◆ **Job**: Copy out the material below word for word, omitting the pictures.

◆ **Provided records**:
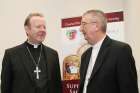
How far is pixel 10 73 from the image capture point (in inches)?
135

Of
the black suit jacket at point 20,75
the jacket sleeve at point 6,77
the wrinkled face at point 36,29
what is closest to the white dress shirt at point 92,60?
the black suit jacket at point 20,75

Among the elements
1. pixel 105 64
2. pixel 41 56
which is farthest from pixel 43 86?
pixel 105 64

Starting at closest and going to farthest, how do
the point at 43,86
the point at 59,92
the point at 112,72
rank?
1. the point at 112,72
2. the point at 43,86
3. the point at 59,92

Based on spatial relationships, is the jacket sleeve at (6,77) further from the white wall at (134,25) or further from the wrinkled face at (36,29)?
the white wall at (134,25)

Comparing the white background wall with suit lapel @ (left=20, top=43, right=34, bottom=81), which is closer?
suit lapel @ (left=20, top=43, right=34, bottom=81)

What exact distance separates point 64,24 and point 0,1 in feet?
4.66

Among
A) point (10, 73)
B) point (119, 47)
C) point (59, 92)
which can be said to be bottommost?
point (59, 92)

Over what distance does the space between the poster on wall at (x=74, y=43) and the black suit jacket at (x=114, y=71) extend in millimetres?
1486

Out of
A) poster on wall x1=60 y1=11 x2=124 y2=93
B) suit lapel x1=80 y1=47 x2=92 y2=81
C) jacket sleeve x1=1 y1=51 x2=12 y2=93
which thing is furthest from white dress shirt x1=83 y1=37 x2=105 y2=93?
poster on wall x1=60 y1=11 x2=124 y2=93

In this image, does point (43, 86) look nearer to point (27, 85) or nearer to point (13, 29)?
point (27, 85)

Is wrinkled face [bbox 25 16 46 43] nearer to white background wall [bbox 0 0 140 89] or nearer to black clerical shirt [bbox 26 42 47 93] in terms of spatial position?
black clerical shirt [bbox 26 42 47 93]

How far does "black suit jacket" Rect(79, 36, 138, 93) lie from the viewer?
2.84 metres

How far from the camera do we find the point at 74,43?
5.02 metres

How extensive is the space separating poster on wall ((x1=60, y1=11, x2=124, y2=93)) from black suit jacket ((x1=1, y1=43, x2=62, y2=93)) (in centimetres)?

◆ **The answer**:
How far is pixel 10 73 from the image capture point (in inches)?
135

Of
the black suit jacket at point 20,75
the jacket sleeve at point 6,77
the wrinkled face at point 36,29
what is closest to the white dress shirt at point 92,60?
the black suit jacket at point 20,75

Among the elements
1. pixel 105 64
2. pixel 41 56
which is farthest from pixel 43 86?
pixel 105 64

Starting at closest and going to farthest, how do
the point at 43,86
the point at 59,92
the point at 112,72
rank?
1. the point at 112,72
2. the point at 43,86
3. the point at 59,92

Based on spatial relationships, is the jacket sleeve at (6,77) further from the white wall at (134,25) or further from the wrinkled face at (36,29)?
the white wall at (134,25)

Comparing the white background wall with suit lapel @ (left=20, top=43, right=34, bottom=81), which is closer?
suit lapel @ (left=20, top=43, right=34, bottom=81)

What exact distance separates point 64,24 and point 0,1 in feet?
4.66

Among
A) point (10, 73)
B) point (119, 47)
C) point (59, 92)
which can be said to be bottommost?
point (59, 92)

Over what distance does the space between the poster on wall at (x=74, y=43) and the black suit jacket at (x=114, y=71) extend in millimetres?
1486

Out of
A) poster on wall x1=60 y1=11 x2=124 y2=93
B) suit lapel x1=80 y1=47 x2=92 y2=81
C) jacket sleeve x1=1 y1=51 x2=12 y2=93
which thing is furthest from white dress shirt x1=83 y1=37 x2=105 y2=93?
poster on wall x1=60 y1=11 x2=124 y2=93

In this image, does point (43, 86) look nearer to point (27, 85) or nearer to point (13, 29)?
point (27, 85)

Is wrinkled face [bbox 25 16 46 43] nearer to white background wall [bbox 0 0 140 89] or nearer to black clerical shirt [bbox 26 42 47 93] in terms of spatial position?
black clerical shirt [bbox 26 42 47 93]

How far does "black suit jacket" Rect(79, 36, 138, 93) lie from the viewer?
2.84 metres

How far from the camera do we find the point at 74,43?
5.02 metres

How extensive is the space separating poster on wall ((x1=60, y1=11, x2=124, y2=93)) from black suit jacket ((x1=1, y1=43, x2=62, y2=93)) (in centimetres)?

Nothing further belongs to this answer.